Running JGroups on Google Compute Engine

I recently started looking into Google Compute Engine (GCE) [1], an IAAS service similar to Amazon's EC2. I had been looking into EC2 a few years ago and created S3_PING back then, to simplify running JGroups clusters on EC2.

As GCE seems to be taking off, I wanted to be able to provide a simple way to run JGroups clusters on GCE, too. Of course, this also means it's simple to run Infinispan/JDG and WildFly(JBoss EAP) clusters on GCE.

So the first step was creating a discovery protocol named GOOGLE_PING.

Turns out this was surprisingly easy; only 27 lines of code as I could more or less reuse S3_PING. Google provides an S3 compatibility mode which only requires a change of the cloud storage host name !

Next, I wanted to run a number of UPerf instances on GCE and measure performance.

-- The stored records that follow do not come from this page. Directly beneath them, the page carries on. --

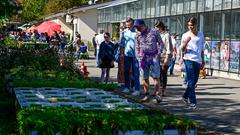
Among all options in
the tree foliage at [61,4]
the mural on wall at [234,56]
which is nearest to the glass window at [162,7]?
the mural on wall at [234,56]

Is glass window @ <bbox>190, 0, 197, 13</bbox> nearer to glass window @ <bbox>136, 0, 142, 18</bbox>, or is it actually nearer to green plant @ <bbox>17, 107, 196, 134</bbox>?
glass window @ <bbox>136, 0, 142, 18</bbox>

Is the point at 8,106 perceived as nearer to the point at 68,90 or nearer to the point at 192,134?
the point at 68,90

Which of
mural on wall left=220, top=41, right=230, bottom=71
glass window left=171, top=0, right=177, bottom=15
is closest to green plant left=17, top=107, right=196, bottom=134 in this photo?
mural on wall left=220, top=41, right=230, bottom=71

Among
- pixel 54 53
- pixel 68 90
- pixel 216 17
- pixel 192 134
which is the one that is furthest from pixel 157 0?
pixel 192 134

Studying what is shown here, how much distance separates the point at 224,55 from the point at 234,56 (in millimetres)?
950

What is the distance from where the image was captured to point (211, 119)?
10414 mm

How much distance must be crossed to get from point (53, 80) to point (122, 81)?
282 cm

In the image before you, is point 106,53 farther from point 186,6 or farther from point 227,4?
point 186,6

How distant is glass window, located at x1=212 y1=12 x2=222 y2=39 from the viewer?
76.0 ft

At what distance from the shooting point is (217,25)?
76.9ft

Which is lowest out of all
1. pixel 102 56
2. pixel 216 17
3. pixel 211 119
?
pixel 211 119

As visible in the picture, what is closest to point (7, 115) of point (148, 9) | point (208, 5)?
point (208, 5)

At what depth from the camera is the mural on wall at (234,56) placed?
843 inches

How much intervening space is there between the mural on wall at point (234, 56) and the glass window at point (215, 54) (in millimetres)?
1205
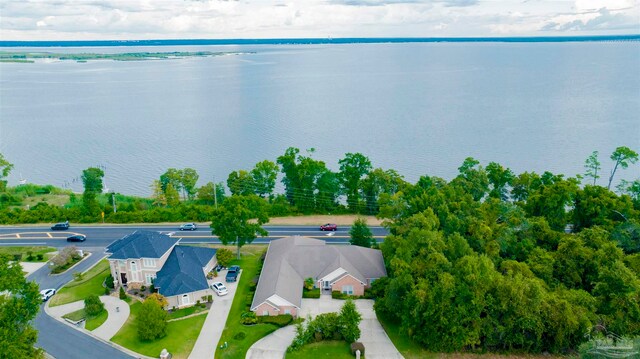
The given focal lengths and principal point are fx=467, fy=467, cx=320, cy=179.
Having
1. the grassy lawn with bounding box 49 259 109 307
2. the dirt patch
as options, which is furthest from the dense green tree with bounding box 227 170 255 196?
the grassy lawn with bounding box 49 259 109 307

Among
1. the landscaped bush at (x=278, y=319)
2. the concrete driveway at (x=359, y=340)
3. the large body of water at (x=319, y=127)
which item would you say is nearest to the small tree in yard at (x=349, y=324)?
the concrete driveway at (x=359, y=340)

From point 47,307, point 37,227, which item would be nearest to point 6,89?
point 37,227

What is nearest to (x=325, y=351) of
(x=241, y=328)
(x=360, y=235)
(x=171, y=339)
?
(x=241, y=328)

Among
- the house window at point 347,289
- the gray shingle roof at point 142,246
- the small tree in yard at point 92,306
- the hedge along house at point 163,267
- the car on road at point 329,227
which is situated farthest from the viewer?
the car on road at point 329,227

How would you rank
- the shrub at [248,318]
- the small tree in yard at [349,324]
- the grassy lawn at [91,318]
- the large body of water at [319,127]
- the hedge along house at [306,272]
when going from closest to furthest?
the small tree in yard at [349,324] < the grassy lawn at [91,318] < the shrub at [248,318] < the hedge along house at [306,272] < the large body of water at [319,127]

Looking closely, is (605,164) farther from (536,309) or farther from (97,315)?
(97,315)

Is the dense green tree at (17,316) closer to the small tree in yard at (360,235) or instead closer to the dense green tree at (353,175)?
the small tree in yard at (360,235)

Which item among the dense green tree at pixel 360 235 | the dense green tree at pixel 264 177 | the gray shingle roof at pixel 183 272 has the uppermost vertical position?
the dense green tree at pixel 264 177
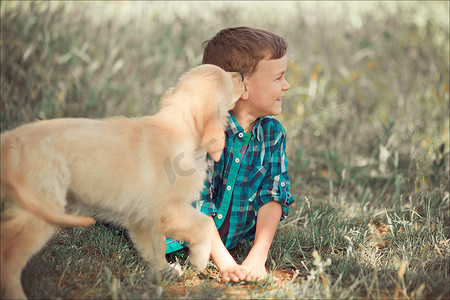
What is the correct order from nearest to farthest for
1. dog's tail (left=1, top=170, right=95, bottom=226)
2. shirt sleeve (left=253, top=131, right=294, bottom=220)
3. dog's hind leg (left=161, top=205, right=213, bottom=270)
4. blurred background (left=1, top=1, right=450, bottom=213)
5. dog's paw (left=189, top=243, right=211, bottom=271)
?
dog's tail (left=1, top=170, right=95, bottom=226) < dog's hind leg (left=161, top=205, right=213, bottom=270) < dog's paw (left=189, top=243, right=211, bottom=271) < shirt sleeve (left=253, top=131, right=294, bottom=220) < blurred background (left=1, top=1, right=450, bottom=213)

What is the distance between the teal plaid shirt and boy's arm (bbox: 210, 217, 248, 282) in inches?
8.9

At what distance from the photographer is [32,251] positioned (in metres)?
1.92

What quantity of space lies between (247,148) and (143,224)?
89 centimetres

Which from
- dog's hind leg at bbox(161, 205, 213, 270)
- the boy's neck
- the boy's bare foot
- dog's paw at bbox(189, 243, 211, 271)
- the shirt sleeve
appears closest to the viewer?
dog's hind leg at bbox(161, 205, 213, 270)

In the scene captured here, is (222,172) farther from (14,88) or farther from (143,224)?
(14,88)

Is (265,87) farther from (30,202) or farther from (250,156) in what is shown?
(30,202)

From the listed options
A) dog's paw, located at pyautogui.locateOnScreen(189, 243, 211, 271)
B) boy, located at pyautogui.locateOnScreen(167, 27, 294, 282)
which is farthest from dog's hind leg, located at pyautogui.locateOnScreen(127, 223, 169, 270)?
boy, located at pyautogui.locateOnScreen(167, 27, 294, 282)

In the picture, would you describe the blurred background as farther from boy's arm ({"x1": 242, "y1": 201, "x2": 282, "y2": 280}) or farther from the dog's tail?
the dog's tail

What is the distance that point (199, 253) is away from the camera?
245 cm

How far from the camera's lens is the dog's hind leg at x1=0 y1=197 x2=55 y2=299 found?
189 centimetres

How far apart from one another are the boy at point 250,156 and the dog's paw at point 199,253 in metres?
0.41

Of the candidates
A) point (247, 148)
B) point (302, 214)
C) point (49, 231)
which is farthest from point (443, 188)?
point (49, 231)

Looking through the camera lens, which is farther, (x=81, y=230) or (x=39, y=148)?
(x=81, y=230)

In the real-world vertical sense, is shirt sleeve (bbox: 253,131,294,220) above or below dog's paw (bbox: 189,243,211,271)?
above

UPerf mimics Infinispan's partial replication, in which every node picks a backup for its data: every node invokes 20'000 synchronous RPCs, 80% of those are READS and 20% WRITES. Random destinations are picked for every request and when all members are done, the times to invoke the 20'000 requests are collected from all members, averaged and printed to the console.

The nice thing about UPerf is that parameters (such as the payload of each request, the number of invoker threads, the number of RPCs etc) can be changed dynamically; this is done in the form of a CONFIG RPC. All members apply the changes and therefore don't need to be restarted. (New members acquire the entire configuration from the coordinator).

I made 2 videos showing how this is done. Part 1 [3] shows how to setup and configure JGroups to run on 2 node cluster, and part 2 [4] shows a 100 node cluster and measures performance of UPerf. I hope to add a part 3 later, when I have a quota to run 1000 cores...

The first part can be seen here:

The second part is here:

Enjoy !






  1. You often mention about EC2 packet size limitation. Is there a similar limitation on GCE?

  2. I don't know about UDP (with ip_mcast=false), but since this test was run under TCP, there is no such problem.